— Vorliegender Text —
####

Das Hesse Haus und sein Garten sind zu einem beliebten Ausflugsziel für Liebhaber des Literaten geworden. Eva Eberwein, die das Haus mit ihrer Familie bewohnt, hat nach ihrem Buch über den Garten der Familie Hesse nun dem Haus und seinen jetzigen und ehemaligen Bewohnern eine Schrift gewidmet.
Die Fotografien des reich bebilderten 160-seitigen Werkes sind von Martin Maier aufgenommen. Seine Ehefrau Sabine Schlag, die die Buchhandlung am Obertor in Radolfzell führt, organisierte die Vorstellung des neuen Buches in Kooperation mit der Stadtbibliothek.
Interesse am Leben des Schriftstellers ist groß
Der voll besetzte Gewölbekeller der Bücherei zeugte davon, dass Hesse und seine Villa nicht nur Literaturliebhaber aus der Ferne anziehen. Auch vor Ort besteht viel Interesse daran, neue Aspekte des Lebens des naturnahen Schriftstellers und seiner Familie zu entdecken. Ilona Schönle, Texterin und Buchhändlerin aus Gailingen, übernahm kurzfristig die Moderation des literarischen Abends.
Doris Burger, die die Entstehung des Buches begleitet hatte, musste die Moderation wegen Erkrankung absagen. Die Leidenschaft für schöne alte Häuser verbinde sie schon lange mit Eva Eberwein, erzählte Schönle. Mit den zauberhaften Klängen ihrer Harfe sorgte Christine Baumann an diesem Abend für einen musikalischen Genuss zwischen den Gesprächen und der Lesung.
Eberwein gibt ihren Job auf, um Hesse-Haus zu retten
Eva Eberwein und ihrer Familie sei es zu verdanken, dass das Hesse-Haus bewahrt wurde, führte Sabine Schmid, Lektorin des Prestel Verlags aus. Als Eberwein im Jahr 2003 erfuhr, dass das Anwesen abgerissen werden sollte, hat sich die Diplom-Biologin entschlossen, die Leitung eines Forschungslabors in einem Pharmaunternehmen im Rheinland aufzugeben und das Hesse-Haus zu kaufen.

####

— Eingabedaten —
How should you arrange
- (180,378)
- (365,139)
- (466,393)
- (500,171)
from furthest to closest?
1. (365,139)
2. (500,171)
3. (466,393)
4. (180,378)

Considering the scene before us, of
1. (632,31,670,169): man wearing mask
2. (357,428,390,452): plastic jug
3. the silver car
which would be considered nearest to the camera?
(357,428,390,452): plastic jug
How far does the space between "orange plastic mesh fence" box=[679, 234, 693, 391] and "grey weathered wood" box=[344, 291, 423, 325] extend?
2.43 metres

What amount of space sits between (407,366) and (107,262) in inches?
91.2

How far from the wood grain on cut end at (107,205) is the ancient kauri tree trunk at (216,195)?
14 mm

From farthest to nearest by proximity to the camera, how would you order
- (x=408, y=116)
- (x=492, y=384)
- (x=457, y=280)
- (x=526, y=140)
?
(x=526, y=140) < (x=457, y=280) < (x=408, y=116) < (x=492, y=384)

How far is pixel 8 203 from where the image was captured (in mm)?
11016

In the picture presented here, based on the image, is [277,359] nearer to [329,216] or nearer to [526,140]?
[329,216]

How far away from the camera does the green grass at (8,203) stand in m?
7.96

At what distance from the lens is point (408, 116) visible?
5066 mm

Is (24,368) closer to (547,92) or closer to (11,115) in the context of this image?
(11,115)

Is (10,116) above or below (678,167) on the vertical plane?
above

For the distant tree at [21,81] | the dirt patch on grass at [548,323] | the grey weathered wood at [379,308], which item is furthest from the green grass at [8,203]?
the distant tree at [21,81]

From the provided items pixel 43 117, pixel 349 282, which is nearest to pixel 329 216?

####

— Arbeitsanweisungen —
a - Beantworte anhand des Textes über das Hesse-Haus diese Fragen:
(i) Wer hat die Fotografien des Buches aufgenommen?
(ii) Wer übernahm die Moderation des literarischen Abends?
(iii) In welchem Jahr erfuhr Eberwein, dass das Anwesen abgerissen werden sollte?
b - Gib den Abschnitt des Textes über das Hesse-Haus von „Das Hesse Haus“ bis „eine Schrift gewidmet.“ wieder und ersetze darin „Ausflugsziel“ durch „Reiseziel“.
Die Daten sind eigenständiges Material und gehören nicht zum Text über das Hesse-Haus.

— Lösungen nach Nummer —
a -
(i) Martin Maier
(ii) Ilona Schönle
(iii) 2003

b -
Das Hesse Haus und sein Garten sind zu einem beliebten Reiseziel für Liebhaber des Literaten geworden. Eva Eberwein, die das Haus mit ihrer Familie bewohnt, hat nach ihrem Buch über den Garten der Familie Hesse nun dem Haus und seinen jetzigen und ehemaligen Bewohnern eine Schrift gewidmet.